Sadiq Khan, Shadow Justice Secretary, 20 June 2014
"Escapes of this nature [referring to recent absconding cases] are becoming commonplace under this Government."
Sadiq Khan, letter to Justice Secretary Chris Grayling, 19 May 2014
"Rare and bad events make good headlines but tell a fraction of the story".
So said Juliet Lyon of the Prison Reform Trust last month after several high-profile cases of prisoners absconding while on temporary release. This week the headlines have returned as HMP Sudbury has seen four inmates go on the run in the space of five days.
The long-term picture shows that prisoners are going on the run much less than they used to, although temporary releases from prison establishments buck the trend. What little evidence we have suggests a slight increase in the number of prisoners eluding the system in the most recent year.
Three ways to go on the run
While they sound interchangeable, 'escaping', 'absconding' and 'failing to return on temporary licence' are all distinct ways that prisoners elude the system.
Escapes happen when prisoners breach a physical barrier, such as scaling a wall or breaking out of handcuffs or an escort van. These happen very rarely: there was one recorded case in 2012/13 and four in 2011/12. They're also much less common than in previous decades.

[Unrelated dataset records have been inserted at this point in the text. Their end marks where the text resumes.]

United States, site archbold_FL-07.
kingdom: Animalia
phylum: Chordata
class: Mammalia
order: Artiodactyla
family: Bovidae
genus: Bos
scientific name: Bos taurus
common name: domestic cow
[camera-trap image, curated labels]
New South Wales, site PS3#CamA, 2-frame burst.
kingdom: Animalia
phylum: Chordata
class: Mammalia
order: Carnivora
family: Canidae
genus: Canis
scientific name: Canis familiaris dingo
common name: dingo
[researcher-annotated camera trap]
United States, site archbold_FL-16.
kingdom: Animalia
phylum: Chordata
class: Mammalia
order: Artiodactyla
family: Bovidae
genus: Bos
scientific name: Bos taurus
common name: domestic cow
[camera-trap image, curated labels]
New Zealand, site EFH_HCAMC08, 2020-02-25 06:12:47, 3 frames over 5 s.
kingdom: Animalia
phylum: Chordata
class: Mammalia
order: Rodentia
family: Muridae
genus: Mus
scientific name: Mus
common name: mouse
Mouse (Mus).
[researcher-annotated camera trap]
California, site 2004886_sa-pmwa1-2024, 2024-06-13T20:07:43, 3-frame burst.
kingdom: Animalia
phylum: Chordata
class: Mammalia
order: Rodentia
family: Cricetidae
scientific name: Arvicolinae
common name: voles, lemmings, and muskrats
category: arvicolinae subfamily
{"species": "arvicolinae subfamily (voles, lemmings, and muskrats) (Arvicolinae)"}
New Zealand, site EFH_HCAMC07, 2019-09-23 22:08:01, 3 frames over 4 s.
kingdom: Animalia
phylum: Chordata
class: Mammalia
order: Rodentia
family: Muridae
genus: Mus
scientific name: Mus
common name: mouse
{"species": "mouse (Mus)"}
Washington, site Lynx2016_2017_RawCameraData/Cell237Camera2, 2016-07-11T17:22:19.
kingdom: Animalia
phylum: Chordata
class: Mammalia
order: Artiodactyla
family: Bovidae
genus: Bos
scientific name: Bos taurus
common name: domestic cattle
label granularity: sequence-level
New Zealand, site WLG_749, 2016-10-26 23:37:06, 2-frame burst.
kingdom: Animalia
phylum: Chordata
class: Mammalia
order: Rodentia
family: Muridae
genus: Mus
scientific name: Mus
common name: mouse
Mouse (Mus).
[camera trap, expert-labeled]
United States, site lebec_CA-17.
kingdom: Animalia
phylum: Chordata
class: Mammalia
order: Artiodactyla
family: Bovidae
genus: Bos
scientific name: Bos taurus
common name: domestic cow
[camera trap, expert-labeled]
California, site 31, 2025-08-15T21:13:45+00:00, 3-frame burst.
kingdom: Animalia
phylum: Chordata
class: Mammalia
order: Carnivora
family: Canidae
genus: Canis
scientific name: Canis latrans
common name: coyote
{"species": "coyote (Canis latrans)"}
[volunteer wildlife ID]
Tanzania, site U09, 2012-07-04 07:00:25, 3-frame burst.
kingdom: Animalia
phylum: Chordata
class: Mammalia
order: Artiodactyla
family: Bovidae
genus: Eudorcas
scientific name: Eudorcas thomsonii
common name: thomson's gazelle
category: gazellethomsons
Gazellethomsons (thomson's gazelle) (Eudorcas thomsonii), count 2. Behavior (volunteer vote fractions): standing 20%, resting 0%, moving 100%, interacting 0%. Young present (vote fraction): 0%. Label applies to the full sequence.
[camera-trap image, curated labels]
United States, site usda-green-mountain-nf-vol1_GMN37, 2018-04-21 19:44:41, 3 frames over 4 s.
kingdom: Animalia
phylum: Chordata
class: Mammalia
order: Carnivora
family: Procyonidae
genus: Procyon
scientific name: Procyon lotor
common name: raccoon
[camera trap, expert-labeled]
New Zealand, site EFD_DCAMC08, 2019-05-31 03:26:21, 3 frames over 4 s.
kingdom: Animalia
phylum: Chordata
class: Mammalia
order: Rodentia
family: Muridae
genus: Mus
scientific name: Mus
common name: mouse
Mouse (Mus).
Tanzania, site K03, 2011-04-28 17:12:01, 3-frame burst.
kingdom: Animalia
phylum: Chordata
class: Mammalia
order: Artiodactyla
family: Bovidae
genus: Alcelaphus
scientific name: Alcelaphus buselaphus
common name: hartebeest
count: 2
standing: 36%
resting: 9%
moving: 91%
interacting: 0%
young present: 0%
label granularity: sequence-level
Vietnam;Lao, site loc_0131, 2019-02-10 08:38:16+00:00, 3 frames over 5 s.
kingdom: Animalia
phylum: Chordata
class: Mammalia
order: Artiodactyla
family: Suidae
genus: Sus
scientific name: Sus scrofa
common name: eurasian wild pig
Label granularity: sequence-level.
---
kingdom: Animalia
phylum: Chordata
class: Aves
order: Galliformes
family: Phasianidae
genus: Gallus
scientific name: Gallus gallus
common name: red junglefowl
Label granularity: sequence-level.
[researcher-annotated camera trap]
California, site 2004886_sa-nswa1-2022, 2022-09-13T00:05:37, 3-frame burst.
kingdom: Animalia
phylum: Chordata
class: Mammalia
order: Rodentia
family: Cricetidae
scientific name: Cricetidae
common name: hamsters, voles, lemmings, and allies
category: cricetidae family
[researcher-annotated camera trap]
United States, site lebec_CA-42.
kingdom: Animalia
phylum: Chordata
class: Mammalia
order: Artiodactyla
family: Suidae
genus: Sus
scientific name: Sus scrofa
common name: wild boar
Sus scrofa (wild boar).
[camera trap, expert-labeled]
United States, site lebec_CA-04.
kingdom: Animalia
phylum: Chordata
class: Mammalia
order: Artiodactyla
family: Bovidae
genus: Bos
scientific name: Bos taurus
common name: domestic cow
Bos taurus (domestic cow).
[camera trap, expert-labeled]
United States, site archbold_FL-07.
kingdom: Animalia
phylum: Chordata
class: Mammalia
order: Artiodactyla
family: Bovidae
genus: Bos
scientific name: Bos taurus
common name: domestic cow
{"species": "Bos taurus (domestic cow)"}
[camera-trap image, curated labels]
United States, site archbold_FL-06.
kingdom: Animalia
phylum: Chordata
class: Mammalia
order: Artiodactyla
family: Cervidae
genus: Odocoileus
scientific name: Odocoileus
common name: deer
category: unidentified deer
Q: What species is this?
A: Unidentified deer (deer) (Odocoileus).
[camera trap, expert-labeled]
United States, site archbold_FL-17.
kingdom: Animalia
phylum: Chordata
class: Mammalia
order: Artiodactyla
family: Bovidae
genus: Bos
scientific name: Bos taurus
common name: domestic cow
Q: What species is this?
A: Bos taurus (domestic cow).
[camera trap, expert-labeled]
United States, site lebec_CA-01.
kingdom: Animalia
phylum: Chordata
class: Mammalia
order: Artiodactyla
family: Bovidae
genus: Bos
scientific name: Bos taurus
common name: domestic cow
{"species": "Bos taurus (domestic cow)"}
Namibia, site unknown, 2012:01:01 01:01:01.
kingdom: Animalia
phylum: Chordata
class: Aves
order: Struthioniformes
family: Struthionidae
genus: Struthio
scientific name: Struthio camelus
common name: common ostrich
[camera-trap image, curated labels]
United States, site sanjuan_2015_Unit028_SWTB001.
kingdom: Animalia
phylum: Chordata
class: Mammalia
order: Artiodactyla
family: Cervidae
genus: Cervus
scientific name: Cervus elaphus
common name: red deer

Absconds are when there isn't a physical barrier, and overwhelmingly happen at open prisons (three-quarters of all absconds last year were from these prisons). These are much more common than escapes, with one happening every 43 hours in England and Wales. Again they're happening less often now than they used to, although they rose slightly in the last year.
Almost all absconders are returned to custody. As at the end of 2012, the Ministry of Justice reports that 14 are still at large.
Failing to return on temporary licence is a third way, and happens when prisoners are allowed out of prison for short periods toward the end of their sentences (often for employment, training or family purposes) but fail to return when they're required to.
In 2012, around 11,400 prisoners were granted a release on a total of 485,000 occasions. Of those occasions, there were 428 cases of a failure - normally either a failure to return or the offender committing a suspected offence.
So in terms of prisoners obeying their conditions, temporary release fails 0.09% of the time.
These have become more common since the Coalition came to office, but this is partly because the practice of releasing prisoners in this period was also used more often. 20 years ago, the failure rate was still 0.3%.
How serious and violent?
Category A prisoners - those "whose escape would be highly dangerous to the public or the police or the security of the State and for whom the aim must be to make escape impossible" - hardly ever escape. Three did so in 1995/6, but there were no further cases until the last two years. In 2012, category A prisoner John Anslow escaped from a prison escort. The following year, another escaped from Cambridge Crown Court only to be returned minutes later.
In terms of absconding from prison, a parliamentary answer from March found between six and 19 murderers abscond from prison establishments each year. As at the end of 2012-13, none remain unlawfully at large.
Separate figures on temporary licence releases show one in six failures involved a life sentence prisoner in 2012 and one in five involved a person imprisoned for public protection. In total, that's 157 cases in 2012.
Correction (24 June 2014)
The article originally stated temporary release failed 485 times in 2012, with a rate of 0.01%. It's actually 428 times, and 0.09%.